• **Goal of the exercise**
When the line with "3 You can slide" appears below, start repeating lines exactly, and keep going through the line with "4 Best left for 24 hours before use"; add nothing outside that span.

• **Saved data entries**
☆ ☆ ☆ ☆ ☆

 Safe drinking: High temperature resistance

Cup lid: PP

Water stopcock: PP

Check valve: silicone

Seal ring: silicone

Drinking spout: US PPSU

☆ ☆ ☆ ☆ ☆

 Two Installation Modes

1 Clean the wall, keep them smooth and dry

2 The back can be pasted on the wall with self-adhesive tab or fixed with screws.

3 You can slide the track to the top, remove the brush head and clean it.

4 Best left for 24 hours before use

☆ ☆ ☆ ☆ ☆

• **Solution to the exercise**
3 You can slide the track to the top, remove the brush head and clean it.

4 Best left for 24 hours before use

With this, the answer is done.